31.  invite la Commission, en coopération avec les États membres et les autorités de gestion, à promouvoir la création d'un écosystème composé d'universités, de centres de recherche, des acteurs sociaux et économiques, et des institutions publiques à stimuler l'émergence de compétences entrepreneuriales, tout en encourageant les autorités de gestion à engager les fonds disponibles destinés à l'assistance technique, notamment les utilisations innovantes des TIC par les PME; note aussi à cet égard que l'assistance technique prévue dans l'objectif thématique 11 doit profiter à tous les partenaires désignés à l'article 5 du règlement portant dispositions communes concernant le partenariat; appelle donc à garantir l'accès des organisations territoriales de PME aux dispositions de l'OT 11 et aux mesures de création de capacité;

32.  souligne que seulement environ 25 % des PME établies dans l'Union mènent des activités d'exportation dans l'Union et que l'internationalisation des PME est un processus qui a besoin de soutien également au niveau local; appelle dès lors la Commission à faire une plus grande application des Fonds ESI pour aider les PME à saisir les chances offertes et à relever les défis posés par le commerce international tout en les aidant à répondre aux coûts d'ajustement et aux effets négatifs d'une concurrence internationale accrue;

33.  invite la Commission à intégrer encore davantage le financement du renforcement de la compétitivité des PME lors de la préparation de la politique de cohésion après 2020;

34  charge son Président de transmettre la présente résolution au Conseil et à la Commission.

(1)

Textes adoptés de cette date, P7_TA(2014)0364.

(2)

JO C 24 du 22.1.2016, p. 2.

(3)

Textes adoptés de cette date, P8_TA(2015)0198.

(4)

JO C 21 E du 28.1.2010, p. 1.

(5)

JO C 188 E du 28.6.2012, p. 7.

(6)

JO C 68 E du 7.3.2014, p. 40.

(7)

Textes adoptés de cette date, P7_TA(2014)0002.

(8)

Textes adoptés de cette date, P8_TA(2015)0308.

(9)

JO L 124 du 20.5.2003, p. 36.


EXPOSÉ DES MOTIFS

L'objectif commun des investissements au titre des Fonds ESI est de favoriser la mise en œuvre de la stratégie Europe 2020 de l'Union européenne pour une croissance intelligente, durable et inclusive. Chaque Fonds ESI soutient 11 objectifs thématiques, et le troisième (ci-après dénommé "OT 3") concerne "l'amélioration de la compétitivité des petites et moyennes entreprises, du secteur agricole (pour le FEADER) et du secteur de la pêche et de l'aquaculture (pour le FEAMP)" ainsi que les priorités d'investissement correspondantes pour le FEDER.

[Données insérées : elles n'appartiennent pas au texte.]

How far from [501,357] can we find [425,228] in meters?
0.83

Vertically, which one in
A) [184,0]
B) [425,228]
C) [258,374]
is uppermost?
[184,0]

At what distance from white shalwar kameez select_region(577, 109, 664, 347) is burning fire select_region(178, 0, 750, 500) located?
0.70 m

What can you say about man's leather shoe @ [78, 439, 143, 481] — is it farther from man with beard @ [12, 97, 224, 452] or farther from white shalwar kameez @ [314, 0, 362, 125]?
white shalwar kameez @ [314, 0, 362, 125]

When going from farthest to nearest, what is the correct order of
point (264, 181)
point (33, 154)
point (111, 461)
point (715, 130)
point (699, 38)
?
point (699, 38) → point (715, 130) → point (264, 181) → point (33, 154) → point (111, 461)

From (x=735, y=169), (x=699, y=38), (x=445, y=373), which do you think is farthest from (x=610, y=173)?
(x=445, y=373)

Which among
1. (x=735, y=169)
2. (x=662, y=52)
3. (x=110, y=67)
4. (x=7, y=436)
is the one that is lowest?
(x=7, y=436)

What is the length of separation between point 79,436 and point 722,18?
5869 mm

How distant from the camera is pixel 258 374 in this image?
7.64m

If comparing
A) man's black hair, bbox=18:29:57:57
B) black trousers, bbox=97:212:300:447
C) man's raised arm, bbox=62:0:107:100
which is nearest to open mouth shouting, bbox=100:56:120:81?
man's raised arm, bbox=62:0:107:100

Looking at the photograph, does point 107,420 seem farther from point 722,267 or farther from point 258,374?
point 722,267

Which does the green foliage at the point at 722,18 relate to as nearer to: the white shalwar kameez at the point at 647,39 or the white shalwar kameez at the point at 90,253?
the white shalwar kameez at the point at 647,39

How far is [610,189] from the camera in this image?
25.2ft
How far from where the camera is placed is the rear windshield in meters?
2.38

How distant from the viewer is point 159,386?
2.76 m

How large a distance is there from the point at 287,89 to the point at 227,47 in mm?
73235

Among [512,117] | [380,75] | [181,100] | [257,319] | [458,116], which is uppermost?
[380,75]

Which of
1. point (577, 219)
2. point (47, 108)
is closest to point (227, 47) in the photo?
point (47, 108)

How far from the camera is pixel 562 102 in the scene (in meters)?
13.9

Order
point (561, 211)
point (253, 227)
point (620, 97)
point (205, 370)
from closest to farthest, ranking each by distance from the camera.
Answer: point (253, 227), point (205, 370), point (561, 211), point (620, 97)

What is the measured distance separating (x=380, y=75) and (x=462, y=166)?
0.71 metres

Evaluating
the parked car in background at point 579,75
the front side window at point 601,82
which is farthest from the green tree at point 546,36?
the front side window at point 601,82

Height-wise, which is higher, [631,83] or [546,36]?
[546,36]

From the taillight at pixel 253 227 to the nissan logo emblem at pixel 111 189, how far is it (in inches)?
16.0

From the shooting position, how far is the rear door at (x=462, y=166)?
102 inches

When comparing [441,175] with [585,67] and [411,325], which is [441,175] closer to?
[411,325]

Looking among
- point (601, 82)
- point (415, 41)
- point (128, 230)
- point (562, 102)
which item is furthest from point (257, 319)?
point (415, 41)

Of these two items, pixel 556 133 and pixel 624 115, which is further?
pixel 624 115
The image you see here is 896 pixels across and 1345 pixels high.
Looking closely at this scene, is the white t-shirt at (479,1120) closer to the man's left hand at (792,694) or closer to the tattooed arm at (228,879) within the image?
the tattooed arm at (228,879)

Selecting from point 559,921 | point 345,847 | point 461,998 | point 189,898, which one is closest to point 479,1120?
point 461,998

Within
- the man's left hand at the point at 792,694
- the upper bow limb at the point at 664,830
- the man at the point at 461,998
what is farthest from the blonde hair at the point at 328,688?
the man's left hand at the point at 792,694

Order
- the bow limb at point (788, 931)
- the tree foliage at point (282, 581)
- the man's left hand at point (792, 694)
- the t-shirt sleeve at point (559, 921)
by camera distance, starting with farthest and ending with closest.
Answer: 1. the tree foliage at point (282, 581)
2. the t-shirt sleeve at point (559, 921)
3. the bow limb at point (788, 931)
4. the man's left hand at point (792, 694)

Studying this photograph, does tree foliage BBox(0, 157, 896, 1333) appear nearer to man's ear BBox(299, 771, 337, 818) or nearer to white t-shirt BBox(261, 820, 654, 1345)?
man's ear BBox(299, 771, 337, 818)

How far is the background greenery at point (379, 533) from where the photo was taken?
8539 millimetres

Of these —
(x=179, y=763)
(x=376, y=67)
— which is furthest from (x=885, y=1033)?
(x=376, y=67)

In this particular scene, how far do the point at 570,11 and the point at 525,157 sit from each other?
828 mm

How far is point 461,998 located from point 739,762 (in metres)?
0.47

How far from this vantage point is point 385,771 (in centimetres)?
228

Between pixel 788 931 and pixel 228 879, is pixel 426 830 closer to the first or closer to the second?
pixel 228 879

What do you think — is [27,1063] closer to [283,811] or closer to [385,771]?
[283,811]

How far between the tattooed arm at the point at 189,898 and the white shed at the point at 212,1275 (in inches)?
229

Les petites et moyennes entreprises (PME) sont essentielles pour l'emploi et la compétitivité des régions de l'Union européenne. Pour la période 2007-2013, la politique de cohésion a permis de dégager 70 milliards d'euros pour soutenir les entreprises, et principalement les PME. Pour la période 2014-2020, le but est de doubler ce montant (notamment au moyen d'instruments financiers). Dans la nouvelle période de programmation, les investissements auprès des PME seront notamment effectués via l'OT 3. Cependant, il sera possible de procéder dans le même temps à des investissements dans les PME au titre d'autres objectifs thématiques.

Dans le cadre de la vaste thématique de la "compétitivité des PME", plus de 63 milliards d'euros ont été alloués au titre des Fonds ESI dans la période de programmation 2014-2020 (plus environ 31 milliards en cofinancement national, pour un total de 94 milliards).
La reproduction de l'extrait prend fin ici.